In a 7-1-1 decision Thursday, the school board approved the filing of eminent domain documents necessary to obtain stormwater and construction easements from Levin Management, located at the corner of Route 29 and Pothouse Road. Board President Daniel Cushing dissented and board member David Ziev was absent.
The administration also announced the Pickering Glen Homeowners Association approved an easement agreement, which the board then also approved. Board member Kevin Pattinson dissented.
In eminent domain, a government agency can obtain a property through the courts for public use while paying a fair market value for it. If the Levin property is acquired by the district, all four properties that required easements/land acquisitions will have successfully been negotiated. The other two properties, the Meadow Brook Golf Course and the Shanno property at 33 W. Pothouse Road, have already been purchased by the district.
The Levin land runs along the south side of Pothouse Road. The district needs it in order to move forward with its road-widening plans, to prepare for the new school, attorney Andrew Bellwoar explained.
“PennDOT is requiring that the district widen two roads,” he said. “That is Route 29 and then Pothouse. In order to accomplish that road widening, we need to perform construction within the PennDOT right of way. Our engineers tell us we also need a little strip of land to the south of that which is available to us, in order to accomplish the drainage necessary for the road.”

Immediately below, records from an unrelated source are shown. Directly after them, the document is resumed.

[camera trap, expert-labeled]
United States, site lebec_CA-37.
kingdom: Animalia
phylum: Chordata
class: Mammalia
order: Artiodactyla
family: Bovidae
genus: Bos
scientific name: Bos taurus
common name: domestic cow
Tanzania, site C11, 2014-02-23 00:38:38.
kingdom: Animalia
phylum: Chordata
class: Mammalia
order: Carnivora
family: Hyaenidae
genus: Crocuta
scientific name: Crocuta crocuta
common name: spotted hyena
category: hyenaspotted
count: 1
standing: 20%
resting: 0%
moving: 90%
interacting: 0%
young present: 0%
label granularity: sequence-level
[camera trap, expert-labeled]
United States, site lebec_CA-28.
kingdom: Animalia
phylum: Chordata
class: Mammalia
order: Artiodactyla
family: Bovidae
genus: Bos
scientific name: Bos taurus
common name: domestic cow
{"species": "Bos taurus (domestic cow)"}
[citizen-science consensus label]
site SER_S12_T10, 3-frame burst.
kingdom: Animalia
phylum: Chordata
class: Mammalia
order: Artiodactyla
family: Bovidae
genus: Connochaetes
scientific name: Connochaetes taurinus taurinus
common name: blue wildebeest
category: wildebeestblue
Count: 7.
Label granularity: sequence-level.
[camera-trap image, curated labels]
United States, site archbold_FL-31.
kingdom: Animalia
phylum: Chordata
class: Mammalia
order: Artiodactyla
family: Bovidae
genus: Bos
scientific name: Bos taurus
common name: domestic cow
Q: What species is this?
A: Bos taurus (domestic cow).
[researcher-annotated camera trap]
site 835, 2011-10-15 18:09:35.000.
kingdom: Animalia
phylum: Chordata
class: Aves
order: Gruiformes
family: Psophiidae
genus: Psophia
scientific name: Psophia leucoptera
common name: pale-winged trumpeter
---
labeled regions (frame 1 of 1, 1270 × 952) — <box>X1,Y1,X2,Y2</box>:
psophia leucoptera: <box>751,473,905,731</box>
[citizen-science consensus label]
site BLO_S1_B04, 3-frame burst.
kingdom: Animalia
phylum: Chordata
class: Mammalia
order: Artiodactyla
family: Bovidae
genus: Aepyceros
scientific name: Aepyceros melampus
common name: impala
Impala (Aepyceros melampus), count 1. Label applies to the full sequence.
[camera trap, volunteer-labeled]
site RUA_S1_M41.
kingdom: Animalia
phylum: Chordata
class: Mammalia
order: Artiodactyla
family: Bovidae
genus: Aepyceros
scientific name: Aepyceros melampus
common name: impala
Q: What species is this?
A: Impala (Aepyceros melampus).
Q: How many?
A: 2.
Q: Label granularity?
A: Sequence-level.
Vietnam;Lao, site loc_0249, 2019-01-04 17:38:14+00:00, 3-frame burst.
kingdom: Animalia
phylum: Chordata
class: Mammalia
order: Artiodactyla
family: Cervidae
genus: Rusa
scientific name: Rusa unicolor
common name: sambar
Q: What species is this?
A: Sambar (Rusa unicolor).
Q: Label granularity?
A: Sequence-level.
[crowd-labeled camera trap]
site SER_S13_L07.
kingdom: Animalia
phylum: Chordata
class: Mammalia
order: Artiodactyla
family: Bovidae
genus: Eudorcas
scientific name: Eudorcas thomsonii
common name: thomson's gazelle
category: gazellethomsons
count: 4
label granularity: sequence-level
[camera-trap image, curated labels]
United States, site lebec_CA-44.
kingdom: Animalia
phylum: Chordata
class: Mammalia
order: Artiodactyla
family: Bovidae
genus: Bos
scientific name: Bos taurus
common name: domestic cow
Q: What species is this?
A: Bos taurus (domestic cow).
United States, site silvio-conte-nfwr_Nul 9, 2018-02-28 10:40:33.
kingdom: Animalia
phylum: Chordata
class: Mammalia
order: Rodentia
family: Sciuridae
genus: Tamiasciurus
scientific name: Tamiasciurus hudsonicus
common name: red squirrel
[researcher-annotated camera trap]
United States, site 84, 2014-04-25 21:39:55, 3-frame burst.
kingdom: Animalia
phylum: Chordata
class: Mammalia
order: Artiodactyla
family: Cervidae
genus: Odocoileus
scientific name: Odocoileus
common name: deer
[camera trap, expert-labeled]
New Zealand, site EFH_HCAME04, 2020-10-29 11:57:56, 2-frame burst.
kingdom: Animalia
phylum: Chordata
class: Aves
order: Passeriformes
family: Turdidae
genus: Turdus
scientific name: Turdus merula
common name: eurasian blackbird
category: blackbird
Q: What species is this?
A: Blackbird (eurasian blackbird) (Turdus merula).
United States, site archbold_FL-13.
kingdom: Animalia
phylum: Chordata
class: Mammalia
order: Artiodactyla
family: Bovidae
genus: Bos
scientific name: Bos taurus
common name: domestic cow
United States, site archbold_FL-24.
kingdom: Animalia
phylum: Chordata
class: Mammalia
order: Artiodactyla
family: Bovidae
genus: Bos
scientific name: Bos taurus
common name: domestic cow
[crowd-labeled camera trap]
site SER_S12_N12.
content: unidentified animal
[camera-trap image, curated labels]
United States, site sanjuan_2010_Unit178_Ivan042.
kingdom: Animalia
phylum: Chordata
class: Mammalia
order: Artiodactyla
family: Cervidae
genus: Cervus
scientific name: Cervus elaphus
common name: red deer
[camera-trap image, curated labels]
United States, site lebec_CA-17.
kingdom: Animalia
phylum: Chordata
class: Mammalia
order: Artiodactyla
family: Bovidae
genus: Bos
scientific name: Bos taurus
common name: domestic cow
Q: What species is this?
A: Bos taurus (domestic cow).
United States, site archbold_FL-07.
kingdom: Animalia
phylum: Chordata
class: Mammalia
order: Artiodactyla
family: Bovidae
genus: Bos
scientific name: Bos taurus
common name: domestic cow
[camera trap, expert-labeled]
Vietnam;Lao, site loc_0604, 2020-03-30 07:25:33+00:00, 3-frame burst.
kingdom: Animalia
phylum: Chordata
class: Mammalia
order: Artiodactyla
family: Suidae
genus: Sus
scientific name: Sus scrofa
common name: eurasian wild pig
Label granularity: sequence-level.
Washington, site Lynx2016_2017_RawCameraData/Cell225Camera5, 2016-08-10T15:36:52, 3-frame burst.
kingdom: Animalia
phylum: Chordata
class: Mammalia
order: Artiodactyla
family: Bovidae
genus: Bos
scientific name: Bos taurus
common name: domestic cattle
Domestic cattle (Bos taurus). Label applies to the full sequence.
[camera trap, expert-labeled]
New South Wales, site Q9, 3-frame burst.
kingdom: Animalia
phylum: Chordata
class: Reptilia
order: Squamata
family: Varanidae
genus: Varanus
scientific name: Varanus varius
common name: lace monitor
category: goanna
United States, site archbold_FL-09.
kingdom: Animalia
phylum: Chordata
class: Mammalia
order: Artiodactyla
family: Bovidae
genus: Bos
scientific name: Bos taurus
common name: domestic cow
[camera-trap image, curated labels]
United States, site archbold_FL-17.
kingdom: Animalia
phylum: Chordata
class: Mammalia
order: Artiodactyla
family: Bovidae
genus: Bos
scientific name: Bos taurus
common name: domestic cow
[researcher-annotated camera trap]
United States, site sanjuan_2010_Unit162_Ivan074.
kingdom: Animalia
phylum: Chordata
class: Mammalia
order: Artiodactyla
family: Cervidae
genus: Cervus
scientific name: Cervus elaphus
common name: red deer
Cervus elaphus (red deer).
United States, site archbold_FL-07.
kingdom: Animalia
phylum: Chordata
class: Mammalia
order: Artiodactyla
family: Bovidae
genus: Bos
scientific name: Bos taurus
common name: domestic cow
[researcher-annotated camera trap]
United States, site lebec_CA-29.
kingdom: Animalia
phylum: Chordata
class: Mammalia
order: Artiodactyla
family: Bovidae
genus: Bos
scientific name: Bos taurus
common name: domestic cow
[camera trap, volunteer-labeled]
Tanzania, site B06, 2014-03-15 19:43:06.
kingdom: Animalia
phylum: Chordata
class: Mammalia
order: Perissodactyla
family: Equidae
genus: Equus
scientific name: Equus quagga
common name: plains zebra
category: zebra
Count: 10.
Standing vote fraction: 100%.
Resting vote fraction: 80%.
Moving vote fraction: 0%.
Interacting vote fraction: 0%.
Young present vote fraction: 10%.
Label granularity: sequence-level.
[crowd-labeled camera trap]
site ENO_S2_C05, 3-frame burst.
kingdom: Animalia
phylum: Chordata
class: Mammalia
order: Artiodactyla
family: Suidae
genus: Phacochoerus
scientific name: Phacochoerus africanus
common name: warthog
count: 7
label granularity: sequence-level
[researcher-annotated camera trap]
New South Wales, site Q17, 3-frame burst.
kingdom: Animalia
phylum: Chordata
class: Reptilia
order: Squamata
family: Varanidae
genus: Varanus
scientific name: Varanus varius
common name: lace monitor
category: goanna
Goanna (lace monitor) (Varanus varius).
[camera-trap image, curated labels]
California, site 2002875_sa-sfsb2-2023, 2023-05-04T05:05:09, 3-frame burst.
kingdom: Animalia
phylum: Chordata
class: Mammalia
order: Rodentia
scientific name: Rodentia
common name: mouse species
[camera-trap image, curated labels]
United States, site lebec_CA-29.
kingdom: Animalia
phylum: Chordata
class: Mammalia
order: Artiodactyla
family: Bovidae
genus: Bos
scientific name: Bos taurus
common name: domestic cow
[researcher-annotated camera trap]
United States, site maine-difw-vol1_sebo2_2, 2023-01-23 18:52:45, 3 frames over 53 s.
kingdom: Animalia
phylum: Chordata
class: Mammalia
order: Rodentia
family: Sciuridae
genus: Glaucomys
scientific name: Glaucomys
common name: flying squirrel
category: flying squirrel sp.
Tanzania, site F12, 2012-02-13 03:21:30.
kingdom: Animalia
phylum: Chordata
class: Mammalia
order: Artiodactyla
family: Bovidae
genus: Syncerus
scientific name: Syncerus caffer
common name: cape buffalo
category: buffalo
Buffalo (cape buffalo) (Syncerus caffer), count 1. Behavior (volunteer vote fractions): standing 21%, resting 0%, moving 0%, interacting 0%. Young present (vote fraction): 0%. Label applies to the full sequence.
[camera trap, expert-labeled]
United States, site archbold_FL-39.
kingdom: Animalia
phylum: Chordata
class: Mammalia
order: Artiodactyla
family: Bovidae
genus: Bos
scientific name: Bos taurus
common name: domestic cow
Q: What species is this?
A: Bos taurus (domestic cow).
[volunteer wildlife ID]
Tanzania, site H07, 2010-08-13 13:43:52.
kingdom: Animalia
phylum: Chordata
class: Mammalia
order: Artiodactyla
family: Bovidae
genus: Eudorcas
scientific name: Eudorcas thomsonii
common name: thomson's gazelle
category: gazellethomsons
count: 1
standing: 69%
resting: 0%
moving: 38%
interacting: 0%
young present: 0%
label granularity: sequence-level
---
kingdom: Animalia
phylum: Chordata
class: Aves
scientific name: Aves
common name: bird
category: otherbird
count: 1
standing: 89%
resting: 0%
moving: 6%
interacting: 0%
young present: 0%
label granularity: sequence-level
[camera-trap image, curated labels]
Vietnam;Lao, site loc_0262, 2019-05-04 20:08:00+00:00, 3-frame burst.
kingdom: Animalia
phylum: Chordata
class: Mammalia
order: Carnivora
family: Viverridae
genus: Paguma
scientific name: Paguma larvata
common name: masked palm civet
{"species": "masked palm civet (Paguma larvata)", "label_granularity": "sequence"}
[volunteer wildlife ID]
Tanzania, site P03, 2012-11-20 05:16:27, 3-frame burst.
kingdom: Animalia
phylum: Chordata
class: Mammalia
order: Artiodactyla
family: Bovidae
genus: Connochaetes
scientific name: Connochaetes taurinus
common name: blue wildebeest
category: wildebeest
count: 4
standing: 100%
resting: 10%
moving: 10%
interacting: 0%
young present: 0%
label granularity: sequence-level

The walking trail to the south will remain virtually untouched. The land the district needs is between the walking trail and Potthouse Road. A swale, roughly 10-12 feet wide, will be created on the land next to the road to collect storm water drainage, he said.
When asked, Bellwoar said to think of an easement as “asking for permission.”
“It might come in the form of PECO, or Verizon, asking for an easement to place a line on the front of your property,” he explained. “The work will be done, but otherwise, you own the land.”
Board member Kenneth Butera asked why the decision needed to be made that night. Superintendent Alan Fegley explained that the project is on a strict time line in order to meet the permit deadlines.
While most of the board signed off on the process, they did so begrudgingly.
Board member Joshua Gould said he doesn’t support the use of eminent domain unless it causes the district’s mission to fail.
Board member Paul Slaninka agreed.
“None of us like eminent domain,” he said, calling it a “hard moral struggle, philosophically.” The decision to support the eminent domain use was to help the children in the district, which are the “greater good.”